**Exercise data:**
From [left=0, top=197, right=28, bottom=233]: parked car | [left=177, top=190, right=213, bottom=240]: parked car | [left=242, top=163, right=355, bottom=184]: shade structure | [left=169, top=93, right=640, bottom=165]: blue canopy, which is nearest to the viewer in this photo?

--

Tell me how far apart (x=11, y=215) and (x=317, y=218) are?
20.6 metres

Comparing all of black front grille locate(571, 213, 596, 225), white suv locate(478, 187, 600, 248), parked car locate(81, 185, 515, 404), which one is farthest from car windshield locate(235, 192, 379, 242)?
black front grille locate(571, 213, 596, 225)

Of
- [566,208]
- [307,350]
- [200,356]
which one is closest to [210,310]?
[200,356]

---

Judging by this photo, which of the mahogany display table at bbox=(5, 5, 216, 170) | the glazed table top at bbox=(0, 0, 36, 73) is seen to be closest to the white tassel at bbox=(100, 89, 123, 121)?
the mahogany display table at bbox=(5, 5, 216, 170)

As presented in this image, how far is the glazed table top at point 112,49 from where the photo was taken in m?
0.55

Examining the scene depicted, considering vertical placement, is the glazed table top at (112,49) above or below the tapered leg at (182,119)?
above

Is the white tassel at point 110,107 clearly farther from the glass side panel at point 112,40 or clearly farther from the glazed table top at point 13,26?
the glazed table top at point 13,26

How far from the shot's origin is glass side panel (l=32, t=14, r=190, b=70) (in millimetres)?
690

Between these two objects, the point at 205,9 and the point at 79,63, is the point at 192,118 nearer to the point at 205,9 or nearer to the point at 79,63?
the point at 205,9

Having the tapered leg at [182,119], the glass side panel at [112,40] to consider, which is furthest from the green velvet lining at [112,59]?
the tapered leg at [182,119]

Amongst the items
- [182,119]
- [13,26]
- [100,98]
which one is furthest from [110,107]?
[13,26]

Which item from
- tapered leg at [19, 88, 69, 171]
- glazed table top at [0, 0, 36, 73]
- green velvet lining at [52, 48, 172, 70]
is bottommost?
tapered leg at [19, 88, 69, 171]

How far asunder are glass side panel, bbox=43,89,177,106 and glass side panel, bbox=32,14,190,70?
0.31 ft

**What is asked:** Pull out every line of the entries above that contains the word "furthest", and copy each one in full.

**Task response:**
Having the tapered leg at [182,119], the glass side panel at [112,40] to consider, which is furthest from the green velvet lining at [112,59]?
which one is furthest from [110,107]?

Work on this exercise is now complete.